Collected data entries

- - -

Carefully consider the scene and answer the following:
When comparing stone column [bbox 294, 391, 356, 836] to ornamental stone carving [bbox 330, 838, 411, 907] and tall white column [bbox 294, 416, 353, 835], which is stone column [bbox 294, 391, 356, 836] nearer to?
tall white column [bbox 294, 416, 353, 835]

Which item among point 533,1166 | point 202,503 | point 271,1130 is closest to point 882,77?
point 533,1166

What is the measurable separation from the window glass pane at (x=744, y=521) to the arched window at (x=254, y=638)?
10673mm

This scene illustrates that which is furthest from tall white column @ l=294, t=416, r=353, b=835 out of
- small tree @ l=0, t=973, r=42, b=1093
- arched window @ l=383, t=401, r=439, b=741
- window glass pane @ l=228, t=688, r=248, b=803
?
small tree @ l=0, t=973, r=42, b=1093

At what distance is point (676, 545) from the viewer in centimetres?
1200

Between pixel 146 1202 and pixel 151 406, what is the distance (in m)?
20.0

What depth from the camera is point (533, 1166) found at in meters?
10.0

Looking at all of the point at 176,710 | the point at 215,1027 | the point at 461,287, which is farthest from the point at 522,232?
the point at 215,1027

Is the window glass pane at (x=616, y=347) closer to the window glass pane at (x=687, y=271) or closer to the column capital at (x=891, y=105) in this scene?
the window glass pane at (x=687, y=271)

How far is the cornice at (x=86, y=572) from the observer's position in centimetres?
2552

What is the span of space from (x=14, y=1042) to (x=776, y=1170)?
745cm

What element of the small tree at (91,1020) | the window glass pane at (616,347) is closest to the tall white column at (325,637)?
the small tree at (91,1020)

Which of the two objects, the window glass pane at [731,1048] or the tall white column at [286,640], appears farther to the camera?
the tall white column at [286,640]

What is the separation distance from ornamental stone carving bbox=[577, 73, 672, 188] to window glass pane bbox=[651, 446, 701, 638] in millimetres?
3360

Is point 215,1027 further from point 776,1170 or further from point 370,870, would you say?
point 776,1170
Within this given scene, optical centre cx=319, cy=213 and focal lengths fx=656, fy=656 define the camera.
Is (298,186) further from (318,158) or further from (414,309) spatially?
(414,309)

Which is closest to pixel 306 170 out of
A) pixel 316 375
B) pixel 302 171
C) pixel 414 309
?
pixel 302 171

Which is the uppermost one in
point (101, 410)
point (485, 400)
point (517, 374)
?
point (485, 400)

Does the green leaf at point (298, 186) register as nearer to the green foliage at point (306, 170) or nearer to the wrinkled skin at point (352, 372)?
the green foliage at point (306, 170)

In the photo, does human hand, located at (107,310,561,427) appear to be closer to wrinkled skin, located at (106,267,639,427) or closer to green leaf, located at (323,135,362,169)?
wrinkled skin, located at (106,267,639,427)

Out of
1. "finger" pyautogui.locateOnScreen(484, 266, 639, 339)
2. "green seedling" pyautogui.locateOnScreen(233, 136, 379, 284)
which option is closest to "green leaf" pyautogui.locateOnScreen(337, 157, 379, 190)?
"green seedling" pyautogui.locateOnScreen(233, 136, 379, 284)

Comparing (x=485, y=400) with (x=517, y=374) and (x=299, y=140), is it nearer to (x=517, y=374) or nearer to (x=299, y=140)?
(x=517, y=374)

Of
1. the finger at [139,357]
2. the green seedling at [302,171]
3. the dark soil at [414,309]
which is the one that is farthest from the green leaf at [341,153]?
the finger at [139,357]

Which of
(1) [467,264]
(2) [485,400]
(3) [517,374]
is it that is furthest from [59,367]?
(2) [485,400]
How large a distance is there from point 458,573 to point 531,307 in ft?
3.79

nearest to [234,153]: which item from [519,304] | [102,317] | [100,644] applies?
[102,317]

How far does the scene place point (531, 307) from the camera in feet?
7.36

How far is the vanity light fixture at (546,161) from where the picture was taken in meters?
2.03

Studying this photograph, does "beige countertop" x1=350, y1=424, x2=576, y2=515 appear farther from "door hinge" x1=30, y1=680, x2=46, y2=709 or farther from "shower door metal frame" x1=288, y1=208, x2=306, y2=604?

- - -

Return the rows above exactly as they appear, starting at the first line and ending at the line that contains "When comparing stone".

Carefully consider the scene and answer the following:
When comparing stone column [bbox 294, 391, 356, 836] to ornamental stone carving [bbox 330, 838, 411, 907] and tall white column [bbox 294, 416, 353, 835], which is stone column [bbox 294, 391, 356, 836] nearer to?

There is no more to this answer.